To sucessfully deploy Honeyd in either a small-scale or large-scale deployment, it is important to understand how well it performs for different configurations on a given computing platform. This section gives a brief overview of Honeyd's performance on a 1.1 GHz Pentium III over an idle 100MBit/s network. By observing how fast it can return large-size ping packets, we find that Honeyd's aggregate bandwidth can easily keep up with 80MBit/s of incoming traffic. The number of templates do not seem to affect the performance of Honeyd much either. When increasing a configuration from one virtual honeypot to a system in which there are over 250,000 templates, the processing time increases from 0 .022ms per packet to only 0.032ms. This boils down to about 31,000 packets per second, which is not bad at all.
However, the most interesting measure is how many TCP connections such a system can sustain. We measured a a simple internal echo service. After it accepts a TCP connection, it outputs a single line of status information and then echos all the input it receives. We measured how many TCP requests Honeyd can support per second by creating TCP connections from 65536 random source IP addresses to 65536 random destination addresses. To decrease the client load, we developed nttlscan, a tool that creates TCP connections without requiring state on the client. A request is successful when the client sees its own data packet echoed by the echo service running under Honeyd.

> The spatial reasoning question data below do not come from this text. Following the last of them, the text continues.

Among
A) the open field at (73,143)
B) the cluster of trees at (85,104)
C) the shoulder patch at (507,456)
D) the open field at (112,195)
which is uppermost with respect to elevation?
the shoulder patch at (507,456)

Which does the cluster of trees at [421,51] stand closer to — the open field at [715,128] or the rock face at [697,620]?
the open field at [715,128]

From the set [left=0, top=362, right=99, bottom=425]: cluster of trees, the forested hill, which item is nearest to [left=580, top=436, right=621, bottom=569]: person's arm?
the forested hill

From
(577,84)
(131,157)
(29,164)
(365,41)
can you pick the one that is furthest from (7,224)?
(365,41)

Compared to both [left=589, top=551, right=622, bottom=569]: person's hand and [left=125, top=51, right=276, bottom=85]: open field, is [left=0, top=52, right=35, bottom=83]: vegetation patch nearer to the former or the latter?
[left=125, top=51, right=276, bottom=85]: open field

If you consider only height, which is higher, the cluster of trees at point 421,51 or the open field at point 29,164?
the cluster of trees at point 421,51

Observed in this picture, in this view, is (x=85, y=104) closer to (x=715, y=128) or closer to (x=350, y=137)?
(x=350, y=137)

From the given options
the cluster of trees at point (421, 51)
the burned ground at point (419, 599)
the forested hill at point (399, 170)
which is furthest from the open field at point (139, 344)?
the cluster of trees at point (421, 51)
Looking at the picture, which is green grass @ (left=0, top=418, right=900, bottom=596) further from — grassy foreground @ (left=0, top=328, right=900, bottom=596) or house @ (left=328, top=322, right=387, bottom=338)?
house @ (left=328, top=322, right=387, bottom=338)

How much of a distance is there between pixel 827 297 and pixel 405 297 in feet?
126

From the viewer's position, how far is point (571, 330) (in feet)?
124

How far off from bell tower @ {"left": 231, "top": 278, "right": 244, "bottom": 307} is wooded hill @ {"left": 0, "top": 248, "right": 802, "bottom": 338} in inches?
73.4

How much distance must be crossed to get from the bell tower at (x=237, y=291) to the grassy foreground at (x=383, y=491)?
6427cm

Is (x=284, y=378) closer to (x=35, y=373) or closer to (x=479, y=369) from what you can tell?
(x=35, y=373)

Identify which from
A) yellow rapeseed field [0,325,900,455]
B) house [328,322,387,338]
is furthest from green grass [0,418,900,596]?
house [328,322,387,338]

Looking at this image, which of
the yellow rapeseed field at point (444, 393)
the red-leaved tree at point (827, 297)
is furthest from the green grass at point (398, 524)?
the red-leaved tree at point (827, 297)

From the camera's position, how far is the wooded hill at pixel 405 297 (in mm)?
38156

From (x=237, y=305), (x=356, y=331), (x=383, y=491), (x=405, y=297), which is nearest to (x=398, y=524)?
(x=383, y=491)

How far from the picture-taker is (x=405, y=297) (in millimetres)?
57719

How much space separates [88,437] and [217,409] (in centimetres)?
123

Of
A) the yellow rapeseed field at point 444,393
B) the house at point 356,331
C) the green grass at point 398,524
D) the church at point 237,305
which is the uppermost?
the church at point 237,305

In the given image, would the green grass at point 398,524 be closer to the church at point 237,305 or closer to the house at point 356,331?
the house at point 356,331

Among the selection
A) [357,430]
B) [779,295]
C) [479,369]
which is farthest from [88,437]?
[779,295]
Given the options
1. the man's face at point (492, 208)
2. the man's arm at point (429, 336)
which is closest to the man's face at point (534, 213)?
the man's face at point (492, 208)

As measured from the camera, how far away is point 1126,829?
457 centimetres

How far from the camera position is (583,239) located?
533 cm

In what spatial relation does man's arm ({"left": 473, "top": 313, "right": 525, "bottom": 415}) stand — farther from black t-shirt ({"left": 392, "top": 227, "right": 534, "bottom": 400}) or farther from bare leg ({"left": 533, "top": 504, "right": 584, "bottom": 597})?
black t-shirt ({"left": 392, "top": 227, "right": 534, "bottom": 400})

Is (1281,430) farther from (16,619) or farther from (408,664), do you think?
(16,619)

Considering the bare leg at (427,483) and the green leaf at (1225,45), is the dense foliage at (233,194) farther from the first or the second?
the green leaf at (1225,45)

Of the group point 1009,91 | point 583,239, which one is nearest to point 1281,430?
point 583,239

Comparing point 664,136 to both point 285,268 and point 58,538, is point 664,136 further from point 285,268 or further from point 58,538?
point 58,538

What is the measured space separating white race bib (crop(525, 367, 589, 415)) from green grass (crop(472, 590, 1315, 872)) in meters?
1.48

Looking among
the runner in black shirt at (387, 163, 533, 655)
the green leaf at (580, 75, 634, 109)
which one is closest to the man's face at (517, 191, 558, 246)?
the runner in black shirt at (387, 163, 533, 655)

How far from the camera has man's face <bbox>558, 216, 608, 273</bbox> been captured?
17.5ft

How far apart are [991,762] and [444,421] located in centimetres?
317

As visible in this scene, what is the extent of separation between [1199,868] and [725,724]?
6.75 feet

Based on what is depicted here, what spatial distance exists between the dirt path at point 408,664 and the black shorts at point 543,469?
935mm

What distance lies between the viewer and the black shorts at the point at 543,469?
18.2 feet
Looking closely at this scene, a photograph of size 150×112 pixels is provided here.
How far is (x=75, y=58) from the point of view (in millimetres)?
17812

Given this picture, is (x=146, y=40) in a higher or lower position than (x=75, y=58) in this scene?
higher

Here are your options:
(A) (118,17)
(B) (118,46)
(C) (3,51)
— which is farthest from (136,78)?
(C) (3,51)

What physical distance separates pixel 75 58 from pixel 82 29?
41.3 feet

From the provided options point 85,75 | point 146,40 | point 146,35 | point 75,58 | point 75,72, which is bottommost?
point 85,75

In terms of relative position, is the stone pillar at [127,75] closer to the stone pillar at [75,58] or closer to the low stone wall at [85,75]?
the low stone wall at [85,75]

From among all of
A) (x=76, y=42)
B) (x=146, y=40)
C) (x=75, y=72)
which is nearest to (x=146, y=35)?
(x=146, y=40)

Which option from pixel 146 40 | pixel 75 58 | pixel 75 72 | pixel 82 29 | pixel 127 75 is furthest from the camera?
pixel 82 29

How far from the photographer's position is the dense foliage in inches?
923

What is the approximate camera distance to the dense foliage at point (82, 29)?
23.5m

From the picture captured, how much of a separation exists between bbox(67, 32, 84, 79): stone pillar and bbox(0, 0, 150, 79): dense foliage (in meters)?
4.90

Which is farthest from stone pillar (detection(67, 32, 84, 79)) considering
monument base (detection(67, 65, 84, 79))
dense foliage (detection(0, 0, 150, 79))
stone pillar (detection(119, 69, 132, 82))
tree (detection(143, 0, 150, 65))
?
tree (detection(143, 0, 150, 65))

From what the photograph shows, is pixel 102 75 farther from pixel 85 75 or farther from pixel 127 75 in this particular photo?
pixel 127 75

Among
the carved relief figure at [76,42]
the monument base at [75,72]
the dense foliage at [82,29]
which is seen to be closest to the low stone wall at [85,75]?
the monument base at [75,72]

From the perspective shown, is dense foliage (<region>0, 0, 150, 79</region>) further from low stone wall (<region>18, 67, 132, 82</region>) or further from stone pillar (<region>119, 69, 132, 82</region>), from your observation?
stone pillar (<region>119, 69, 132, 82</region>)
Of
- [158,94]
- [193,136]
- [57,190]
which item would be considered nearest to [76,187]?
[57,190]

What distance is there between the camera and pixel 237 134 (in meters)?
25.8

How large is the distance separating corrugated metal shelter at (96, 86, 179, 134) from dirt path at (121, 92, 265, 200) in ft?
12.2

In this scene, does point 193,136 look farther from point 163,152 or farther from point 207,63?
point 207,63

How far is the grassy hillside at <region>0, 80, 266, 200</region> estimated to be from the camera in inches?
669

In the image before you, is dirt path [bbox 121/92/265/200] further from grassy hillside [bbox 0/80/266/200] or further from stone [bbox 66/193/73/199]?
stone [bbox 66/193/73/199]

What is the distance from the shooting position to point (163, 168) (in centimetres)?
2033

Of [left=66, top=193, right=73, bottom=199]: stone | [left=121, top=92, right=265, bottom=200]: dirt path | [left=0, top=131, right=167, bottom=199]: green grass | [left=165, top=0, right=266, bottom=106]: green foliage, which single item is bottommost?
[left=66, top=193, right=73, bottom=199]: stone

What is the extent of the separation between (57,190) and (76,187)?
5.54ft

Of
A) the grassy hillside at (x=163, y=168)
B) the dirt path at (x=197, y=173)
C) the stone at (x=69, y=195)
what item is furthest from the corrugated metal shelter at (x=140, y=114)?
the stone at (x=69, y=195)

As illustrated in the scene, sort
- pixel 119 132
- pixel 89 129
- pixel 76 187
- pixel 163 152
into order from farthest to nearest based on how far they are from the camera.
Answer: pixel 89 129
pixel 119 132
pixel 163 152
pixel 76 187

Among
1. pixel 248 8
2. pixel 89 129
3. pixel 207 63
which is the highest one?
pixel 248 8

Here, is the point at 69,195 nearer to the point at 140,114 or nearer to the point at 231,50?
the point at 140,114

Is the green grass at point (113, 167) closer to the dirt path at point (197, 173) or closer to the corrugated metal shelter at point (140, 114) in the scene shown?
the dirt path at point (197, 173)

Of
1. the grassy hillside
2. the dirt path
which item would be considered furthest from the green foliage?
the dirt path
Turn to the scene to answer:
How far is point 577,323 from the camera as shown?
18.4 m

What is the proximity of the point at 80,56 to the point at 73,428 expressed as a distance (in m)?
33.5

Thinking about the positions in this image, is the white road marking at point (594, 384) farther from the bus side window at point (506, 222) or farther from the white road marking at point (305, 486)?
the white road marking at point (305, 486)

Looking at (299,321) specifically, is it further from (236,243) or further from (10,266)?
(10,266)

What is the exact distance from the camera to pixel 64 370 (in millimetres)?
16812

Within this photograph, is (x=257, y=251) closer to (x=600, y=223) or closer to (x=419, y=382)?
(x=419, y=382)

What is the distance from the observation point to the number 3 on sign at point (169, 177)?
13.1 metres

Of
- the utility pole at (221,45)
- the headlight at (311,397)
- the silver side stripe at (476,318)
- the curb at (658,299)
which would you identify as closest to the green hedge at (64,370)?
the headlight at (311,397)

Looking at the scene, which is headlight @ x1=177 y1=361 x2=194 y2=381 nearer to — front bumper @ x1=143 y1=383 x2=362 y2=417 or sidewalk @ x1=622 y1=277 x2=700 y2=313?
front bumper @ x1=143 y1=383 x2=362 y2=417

Figure 5.12 shows that Honeyd can sustain about 2000 TCP transactions per second. Performance decreases slightly in the case where each of the 65K honeypots is configured individually. We also show how the performances decreases when a virtual routing topology, has been configured. The deeper the topology, the larger the performance impact. This is due to additional buffering of packets. To scale in such an environment, a fast computer with lots of memory is necessary. However, even on a modest system, it is possible to simulate thousands of different honeypots.